Assistant Attorney General Brian A. Benczkowski of the Justice Department’s Criminal Division, Special Agent in Charge Timothy J. Plancon of the U.S. Drug Enforcement Administration (DEA)’s Detroit Division and Special Agent in Charge Lamont Pugh III of the U.S. Department of Health and Human Services Office of Inspector General’s (HHS-OIG) Chicago Regional Office made the announcement.

Shirley Douglas, 70, of West Bloomfield, Michigan, pleaded guilty to one count of conspiracy to distribute controlled substances before U.S. District Judge David Lawson of the Eastern District of Michigan.  Sentencing has been scheduled for Dec. 19, 2019, before Judge Lawson.   

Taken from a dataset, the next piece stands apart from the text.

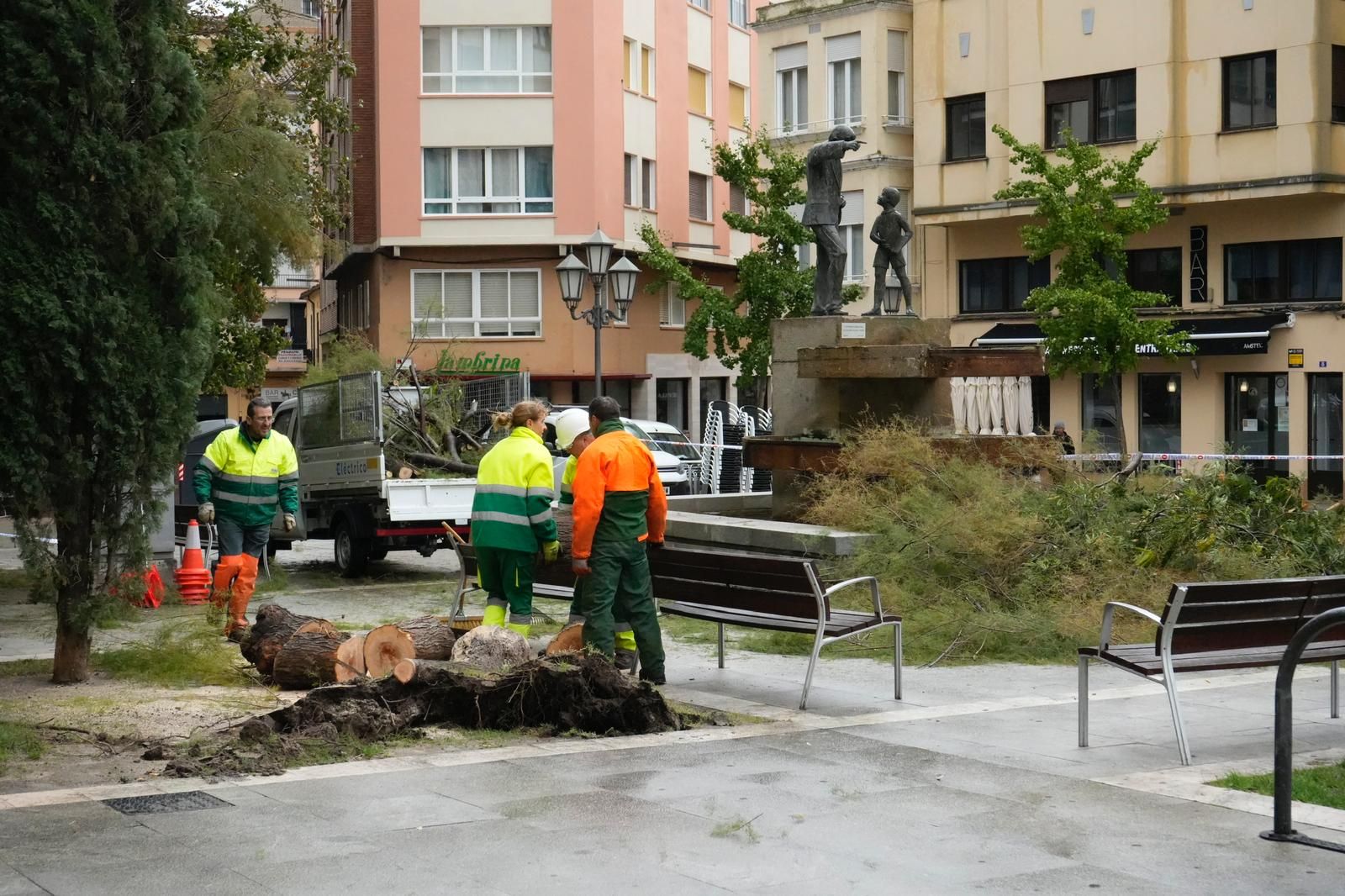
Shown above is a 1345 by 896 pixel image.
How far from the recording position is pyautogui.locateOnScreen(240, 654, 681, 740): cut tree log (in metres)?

As part of her guilty plea, Douglas admitted that, as the owner and operator of Abyssinia Love Knot Physical Therapy L.L.C., which was purportedly a pain clinic and a physical therapy clinic, she conspired with her co-conspirators to employ physicians who would write medically unnecessary prescriptions for controlled substances, such as oxycodone, oxymorphone and other controlled substances. Douglas facilitated patient visits with doctors, and accepted payment from patients and patient recruiters/marketers in exchange for physician visits at which she knew that prescriptions for medically unnecessary controlled substances would be provided.  Medicare beneficiaries were also required to sign physical therapy documents as a condition to receive prescriptions for controlled substances, regardless of medical necessity. 

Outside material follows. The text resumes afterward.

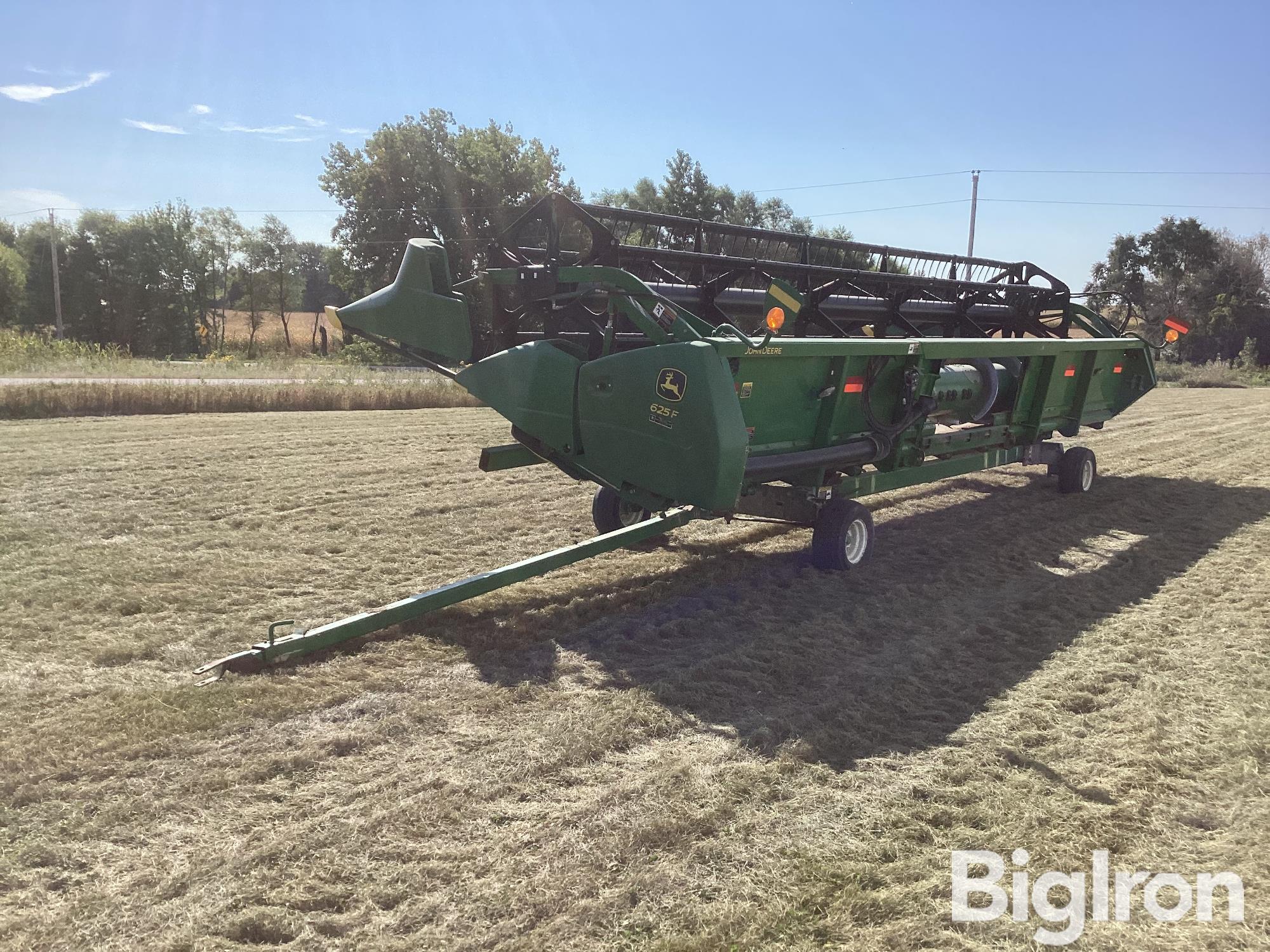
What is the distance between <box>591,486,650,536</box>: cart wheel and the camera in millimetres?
6160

The total drug amount attributable to Douglas is in excess of 500,000 oxycodone pills, she admitted.

This case was investigated by the DEA and HHS-OIG.  Trial Attorney Patrick Suter and Assistant Chief Malisa Dubal of the Criminal Division’s Fraud Section are prosecuting the case.  The case was previously prosecuted by Assistant Chief Drew Bradylyons and Trial Attorney Thomas Tynan.

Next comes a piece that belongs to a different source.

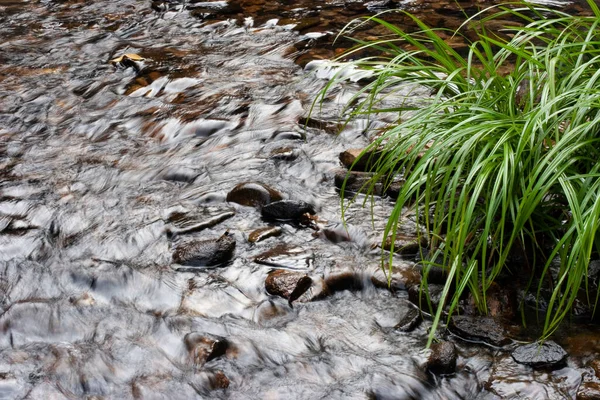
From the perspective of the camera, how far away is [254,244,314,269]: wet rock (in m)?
3.70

The Fraud Section leads the Medicare Fraud Strike Force, which is part of a joint initiative between the Department of Justice and HHS to focus their efforts to prevent and deter fraud and enforce current anti-fraud laws around the country.  Since its inception in March 2007, the Medicare Fraud Strike Force, which maintains 15 strike forces operating in 24 districts, has charged nearly 4,000 defendants who have collectively billed the Medicare program for more than $14 billion.  In addition, the HHS Centers for Medicare & Medicaid Services, working in conjunction with the HHS-OIG, are taking steps to increase accountability and decrease the presence of fraudulent providers.